What is asked:
Copy the lines below verbatim, but only from the line containing "As this photograph" through the end of the data.

Supplied material:
********************

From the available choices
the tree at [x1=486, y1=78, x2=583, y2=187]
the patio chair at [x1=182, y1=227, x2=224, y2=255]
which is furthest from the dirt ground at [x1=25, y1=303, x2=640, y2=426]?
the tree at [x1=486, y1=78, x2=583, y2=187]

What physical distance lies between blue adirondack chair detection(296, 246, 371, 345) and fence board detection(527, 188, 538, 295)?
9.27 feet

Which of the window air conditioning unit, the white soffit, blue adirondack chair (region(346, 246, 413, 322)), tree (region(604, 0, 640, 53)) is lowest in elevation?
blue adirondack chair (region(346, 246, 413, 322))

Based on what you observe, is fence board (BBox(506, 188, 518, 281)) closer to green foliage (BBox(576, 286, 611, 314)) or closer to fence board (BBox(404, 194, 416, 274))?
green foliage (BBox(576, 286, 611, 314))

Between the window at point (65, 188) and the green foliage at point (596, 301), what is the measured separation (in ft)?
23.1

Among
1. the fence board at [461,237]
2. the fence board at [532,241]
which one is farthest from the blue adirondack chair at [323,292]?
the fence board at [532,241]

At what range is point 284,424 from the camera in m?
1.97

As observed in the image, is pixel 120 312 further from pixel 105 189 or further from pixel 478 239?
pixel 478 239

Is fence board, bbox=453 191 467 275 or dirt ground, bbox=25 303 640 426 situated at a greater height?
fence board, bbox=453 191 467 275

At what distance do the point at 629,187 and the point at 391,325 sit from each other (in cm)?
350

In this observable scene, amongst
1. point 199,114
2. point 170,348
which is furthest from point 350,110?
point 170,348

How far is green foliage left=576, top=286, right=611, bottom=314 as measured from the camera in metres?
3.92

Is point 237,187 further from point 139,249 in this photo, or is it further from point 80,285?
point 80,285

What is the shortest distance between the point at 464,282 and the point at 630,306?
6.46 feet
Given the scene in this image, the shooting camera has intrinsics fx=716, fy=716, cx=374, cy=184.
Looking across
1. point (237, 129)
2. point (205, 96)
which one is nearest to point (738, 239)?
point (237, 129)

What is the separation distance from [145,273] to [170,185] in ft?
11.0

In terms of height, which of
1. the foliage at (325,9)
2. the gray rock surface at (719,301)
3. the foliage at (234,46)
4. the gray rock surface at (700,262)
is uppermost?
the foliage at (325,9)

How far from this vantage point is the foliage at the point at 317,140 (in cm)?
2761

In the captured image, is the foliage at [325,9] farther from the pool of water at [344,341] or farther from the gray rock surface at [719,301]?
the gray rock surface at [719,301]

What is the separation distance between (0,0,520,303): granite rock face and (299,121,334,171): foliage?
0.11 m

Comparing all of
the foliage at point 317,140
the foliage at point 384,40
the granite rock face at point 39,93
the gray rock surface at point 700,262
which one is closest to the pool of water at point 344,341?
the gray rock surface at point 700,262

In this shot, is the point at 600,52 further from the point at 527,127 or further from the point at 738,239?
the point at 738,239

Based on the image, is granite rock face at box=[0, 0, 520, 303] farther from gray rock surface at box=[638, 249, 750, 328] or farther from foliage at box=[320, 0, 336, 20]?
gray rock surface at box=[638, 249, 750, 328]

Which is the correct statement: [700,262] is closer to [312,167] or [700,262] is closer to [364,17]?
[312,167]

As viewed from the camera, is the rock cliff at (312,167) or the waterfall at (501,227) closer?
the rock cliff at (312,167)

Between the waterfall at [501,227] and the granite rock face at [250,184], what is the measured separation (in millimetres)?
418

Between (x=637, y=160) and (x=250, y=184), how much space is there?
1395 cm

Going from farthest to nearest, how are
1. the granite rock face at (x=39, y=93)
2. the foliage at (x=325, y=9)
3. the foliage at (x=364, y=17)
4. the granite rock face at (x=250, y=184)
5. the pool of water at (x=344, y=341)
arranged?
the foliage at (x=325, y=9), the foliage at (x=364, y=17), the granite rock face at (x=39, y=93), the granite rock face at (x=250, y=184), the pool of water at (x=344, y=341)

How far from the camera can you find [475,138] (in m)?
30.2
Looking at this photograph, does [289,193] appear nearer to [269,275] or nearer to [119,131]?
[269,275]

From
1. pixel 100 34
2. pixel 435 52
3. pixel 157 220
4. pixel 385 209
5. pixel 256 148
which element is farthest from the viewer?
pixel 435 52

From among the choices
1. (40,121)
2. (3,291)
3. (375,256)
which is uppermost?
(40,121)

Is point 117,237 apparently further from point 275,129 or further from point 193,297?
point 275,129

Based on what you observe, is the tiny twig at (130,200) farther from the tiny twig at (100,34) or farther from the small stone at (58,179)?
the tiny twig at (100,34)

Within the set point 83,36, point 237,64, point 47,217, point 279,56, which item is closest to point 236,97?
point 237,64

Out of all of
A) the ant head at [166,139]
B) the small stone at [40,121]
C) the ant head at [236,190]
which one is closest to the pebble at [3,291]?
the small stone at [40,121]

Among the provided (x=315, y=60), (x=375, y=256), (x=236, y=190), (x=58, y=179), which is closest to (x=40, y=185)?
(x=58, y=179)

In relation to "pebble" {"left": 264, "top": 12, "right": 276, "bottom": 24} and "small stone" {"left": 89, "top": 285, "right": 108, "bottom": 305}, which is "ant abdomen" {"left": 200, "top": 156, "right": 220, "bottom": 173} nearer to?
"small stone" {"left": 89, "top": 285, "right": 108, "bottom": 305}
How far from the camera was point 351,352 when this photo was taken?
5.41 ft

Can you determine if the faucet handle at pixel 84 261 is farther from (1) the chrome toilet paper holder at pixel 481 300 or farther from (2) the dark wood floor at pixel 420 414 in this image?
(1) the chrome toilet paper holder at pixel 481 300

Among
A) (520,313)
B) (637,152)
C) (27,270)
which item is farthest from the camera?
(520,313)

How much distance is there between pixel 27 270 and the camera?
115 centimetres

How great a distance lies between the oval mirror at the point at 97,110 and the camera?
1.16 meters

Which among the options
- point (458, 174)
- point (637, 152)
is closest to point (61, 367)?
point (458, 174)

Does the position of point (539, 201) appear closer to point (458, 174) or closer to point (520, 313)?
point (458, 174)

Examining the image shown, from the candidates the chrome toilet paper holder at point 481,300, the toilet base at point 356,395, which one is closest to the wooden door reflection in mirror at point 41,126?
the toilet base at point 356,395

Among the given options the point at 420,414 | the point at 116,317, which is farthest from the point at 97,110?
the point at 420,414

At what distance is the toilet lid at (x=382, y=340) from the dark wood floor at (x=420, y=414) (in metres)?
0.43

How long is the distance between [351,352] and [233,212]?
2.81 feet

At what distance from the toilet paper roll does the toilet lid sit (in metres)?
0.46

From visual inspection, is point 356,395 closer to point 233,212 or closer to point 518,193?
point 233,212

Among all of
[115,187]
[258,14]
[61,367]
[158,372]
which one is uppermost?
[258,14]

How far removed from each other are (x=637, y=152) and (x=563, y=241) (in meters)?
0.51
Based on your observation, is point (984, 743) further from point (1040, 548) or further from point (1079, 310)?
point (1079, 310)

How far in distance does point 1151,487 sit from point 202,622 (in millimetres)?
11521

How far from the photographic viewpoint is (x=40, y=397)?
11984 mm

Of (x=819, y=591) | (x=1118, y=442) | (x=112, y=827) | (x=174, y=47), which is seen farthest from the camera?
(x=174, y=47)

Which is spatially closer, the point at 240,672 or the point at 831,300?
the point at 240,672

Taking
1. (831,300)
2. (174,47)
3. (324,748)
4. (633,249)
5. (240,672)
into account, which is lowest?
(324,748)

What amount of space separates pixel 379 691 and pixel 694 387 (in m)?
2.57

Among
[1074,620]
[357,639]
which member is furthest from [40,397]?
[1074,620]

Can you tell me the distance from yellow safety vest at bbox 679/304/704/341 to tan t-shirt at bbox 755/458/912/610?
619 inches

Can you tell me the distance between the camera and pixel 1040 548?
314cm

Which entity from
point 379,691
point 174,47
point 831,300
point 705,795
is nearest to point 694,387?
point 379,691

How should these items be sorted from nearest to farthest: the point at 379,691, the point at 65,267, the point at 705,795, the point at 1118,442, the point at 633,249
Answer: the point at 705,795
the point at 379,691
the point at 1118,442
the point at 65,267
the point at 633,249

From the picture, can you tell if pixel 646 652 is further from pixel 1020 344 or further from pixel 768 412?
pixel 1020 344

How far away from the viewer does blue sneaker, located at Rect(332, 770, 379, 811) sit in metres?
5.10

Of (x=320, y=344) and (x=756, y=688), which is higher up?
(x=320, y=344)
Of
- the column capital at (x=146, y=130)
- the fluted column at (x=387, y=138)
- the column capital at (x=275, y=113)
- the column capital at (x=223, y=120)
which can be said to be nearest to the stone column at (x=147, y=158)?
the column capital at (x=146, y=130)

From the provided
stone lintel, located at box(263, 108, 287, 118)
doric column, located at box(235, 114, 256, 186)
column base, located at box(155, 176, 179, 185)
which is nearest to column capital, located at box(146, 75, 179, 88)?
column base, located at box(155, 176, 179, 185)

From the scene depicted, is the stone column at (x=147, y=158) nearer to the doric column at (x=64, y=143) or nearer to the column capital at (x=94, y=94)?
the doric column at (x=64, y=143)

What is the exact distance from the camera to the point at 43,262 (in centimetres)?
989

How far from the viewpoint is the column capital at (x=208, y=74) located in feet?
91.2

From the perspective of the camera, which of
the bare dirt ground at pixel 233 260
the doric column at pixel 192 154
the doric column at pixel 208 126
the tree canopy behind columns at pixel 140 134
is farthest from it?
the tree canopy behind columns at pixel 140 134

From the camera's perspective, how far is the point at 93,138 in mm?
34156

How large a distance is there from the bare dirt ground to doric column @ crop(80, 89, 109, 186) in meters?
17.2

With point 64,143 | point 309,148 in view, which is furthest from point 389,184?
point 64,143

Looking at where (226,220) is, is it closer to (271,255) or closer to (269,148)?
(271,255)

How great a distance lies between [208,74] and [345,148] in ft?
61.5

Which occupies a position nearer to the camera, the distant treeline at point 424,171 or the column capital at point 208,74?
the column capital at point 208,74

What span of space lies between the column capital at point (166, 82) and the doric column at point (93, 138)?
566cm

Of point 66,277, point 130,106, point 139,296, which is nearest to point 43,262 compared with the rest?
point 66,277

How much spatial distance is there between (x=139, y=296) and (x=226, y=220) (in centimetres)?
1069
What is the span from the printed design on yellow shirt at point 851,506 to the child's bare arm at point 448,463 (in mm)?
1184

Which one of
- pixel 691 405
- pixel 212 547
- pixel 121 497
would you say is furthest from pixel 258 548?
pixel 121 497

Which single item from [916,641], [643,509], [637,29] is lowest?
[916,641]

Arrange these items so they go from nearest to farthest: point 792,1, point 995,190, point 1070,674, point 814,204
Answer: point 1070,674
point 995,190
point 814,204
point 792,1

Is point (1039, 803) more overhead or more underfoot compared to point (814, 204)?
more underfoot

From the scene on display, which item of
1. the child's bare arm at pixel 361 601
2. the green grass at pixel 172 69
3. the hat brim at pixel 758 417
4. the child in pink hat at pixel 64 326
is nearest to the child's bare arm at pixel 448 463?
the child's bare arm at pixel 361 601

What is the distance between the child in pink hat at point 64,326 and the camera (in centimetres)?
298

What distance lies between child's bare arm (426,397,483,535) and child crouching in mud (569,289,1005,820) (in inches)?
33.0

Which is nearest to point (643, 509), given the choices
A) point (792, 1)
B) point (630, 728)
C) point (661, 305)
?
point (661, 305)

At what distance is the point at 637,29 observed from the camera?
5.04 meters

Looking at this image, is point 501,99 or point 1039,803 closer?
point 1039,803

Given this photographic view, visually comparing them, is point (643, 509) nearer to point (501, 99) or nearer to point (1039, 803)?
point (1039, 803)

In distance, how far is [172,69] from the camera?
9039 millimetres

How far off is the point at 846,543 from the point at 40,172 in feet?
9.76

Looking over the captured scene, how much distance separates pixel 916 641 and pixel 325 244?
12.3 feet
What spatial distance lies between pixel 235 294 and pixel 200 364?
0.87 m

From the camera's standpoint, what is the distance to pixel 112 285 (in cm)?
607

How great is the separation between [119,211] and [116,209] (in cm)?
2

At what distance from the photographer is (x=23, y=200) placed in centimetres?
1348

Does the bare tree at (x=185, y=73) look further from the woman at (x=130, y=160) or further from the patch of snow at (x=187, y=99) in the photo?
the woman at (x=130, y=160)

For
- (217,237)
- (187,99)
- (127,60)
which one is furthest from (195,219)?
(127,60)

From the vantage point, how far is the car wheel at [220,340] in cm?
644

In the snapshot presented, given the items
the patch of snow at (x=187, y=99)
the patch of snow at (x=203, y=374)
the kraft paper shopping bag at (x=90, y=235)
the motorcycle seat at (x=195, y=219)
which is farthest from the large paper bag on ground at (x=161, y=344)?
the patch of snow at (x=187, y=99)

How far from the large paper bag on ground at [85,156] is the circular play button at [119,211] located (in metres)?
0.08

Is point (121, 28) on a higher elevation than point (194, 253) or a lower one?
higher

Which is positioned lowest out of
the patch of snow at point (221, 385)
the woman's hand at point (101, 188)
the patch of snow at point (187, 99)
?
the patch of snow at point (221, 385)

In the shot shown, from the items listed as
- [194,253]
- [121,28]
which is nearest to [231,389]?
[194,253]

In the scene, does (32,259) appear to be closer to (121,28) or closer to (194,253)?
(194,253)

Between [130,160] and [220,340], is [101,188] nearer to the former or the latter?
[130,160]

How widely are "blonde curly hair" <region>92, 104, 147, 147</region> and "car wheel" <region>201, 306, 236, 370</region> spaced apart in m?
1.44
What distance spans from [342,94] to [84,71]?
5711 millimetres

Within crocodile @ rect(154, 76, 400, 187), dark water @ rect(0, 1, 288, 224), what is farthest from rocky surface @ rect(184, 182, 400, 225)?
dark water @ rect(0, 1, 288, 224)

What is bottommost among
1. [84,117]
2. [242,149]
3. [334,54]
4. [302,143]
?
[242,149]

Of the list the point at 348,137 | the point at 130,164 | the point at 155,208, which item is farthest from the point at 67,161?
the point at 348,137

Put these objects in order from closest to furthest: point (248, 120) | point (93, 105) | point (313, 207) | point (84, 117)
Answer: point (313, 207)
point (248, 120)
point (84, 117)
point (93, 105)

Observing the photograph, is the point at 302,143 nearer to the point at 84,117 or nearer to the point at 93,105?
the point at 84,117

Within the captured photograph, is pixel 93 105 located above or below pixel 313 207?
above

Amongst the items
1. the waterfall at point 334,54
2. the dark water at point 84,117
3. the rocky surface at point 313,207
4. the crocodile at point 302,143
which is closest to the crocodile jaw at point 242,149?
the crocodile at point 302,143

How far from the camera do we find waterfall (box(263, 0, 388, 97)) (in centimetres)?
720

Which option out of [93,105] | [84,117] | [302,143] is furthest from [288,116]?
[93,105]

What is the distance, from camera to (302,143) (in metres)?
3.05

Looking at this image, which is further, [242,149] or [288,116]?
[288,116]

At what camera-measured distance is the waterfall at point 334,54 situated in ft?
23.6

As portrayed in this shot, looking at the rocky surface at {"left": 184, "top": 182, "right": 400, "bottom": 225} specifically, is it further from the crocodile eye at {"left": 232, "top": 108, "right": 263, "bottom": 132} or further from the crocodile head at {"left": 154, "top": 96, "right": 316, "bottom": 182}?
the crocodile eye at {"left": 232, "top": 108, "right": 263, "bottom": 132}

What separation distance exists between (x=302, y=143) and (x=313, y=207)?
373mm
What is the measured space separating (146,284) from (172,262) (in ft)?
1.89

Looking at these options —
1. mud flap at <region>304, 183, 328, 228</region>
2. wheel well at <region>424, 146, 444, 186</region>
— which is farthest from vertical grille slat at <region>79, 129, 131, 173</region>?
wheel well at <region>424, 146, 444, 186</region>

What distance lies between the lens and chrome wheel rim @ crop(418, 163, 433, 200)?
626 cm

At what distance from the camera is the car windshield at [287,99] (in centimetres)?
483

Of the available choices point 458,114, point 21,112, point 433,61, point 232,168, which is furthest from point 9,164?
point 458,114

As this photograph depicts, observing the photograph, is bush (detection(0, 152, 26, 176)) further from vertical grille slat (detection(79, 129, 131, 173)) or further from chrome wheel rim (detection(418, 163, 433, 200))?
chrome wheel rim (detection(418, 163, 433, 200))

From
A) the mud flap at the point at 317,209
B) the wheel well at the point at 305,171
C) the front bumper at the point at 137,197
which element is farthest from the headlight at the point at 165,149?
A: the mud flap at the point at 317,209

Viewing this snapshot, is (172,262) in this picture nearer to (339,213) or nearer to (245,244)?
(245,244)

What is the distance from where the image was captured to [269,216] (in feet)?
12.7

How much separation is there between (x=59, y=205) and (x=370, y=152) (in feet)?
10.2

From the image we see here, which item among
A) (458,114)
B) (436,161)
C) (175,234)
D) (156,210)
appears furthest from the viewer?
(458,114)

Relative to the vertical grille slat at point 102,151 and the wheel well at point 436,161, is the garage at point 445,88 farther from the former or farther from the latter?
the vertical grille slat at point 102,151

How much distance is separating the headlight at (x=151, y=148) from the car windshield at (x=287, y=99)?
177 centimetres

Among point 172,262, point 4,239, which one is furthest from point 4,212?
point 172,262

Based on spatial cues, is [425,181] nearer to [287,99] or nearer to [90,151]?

********************

In response:
As this photograph depicts, observing the photograph, is bush (detection(0, 152, 26, 176)) further from vertical grille slat (detection(79, 129, 131, 173)) or further from chrome wheel rim (detection(418, 163, 433, 200))?
chrome wheel rim (detection(418, 163, 433, 200))

From
A) the mud flap at the point at 317,209
B) the wheel well at the point at 305,171
C) the front bumper at the point at 137,197
which element is farthest from the headlight at the point at 165,149?
A: the mud flap at the point at 317,209

Viewing this snapshot, is (172,262) in this picture nearer to (339,213) or nearer to (245,244)?
(245,244)

What is the distance from where the image was captured to [269,216] (in feet)?
12.7

How much separation is there between (x=59, y=205) and (x=370, y=152) (in feet)?
10.2

From the image we see here, which item among
A) (458,114)
B) (436,161)
C) (175,234)
D) (156,210)
appears furthest from the viewer?
(458,114)

Relative to the vertical grille slat at point 102,151 and the wheel well at point 436,161, is the garage at point 445,88 farther from the former or farther from the latter?
the vertical grille slat at point 102,151

How much distance is separating the headlight at (x=151, y=148) from the car windshield at (x=287, y=99)?
177 centimetres

Among point 172,262, point 4,239, which one is furthest from point 4,212?
point 172,262

Based on spatial cues, is [425,181] nearer to [287,99] or nearer to [90,151]?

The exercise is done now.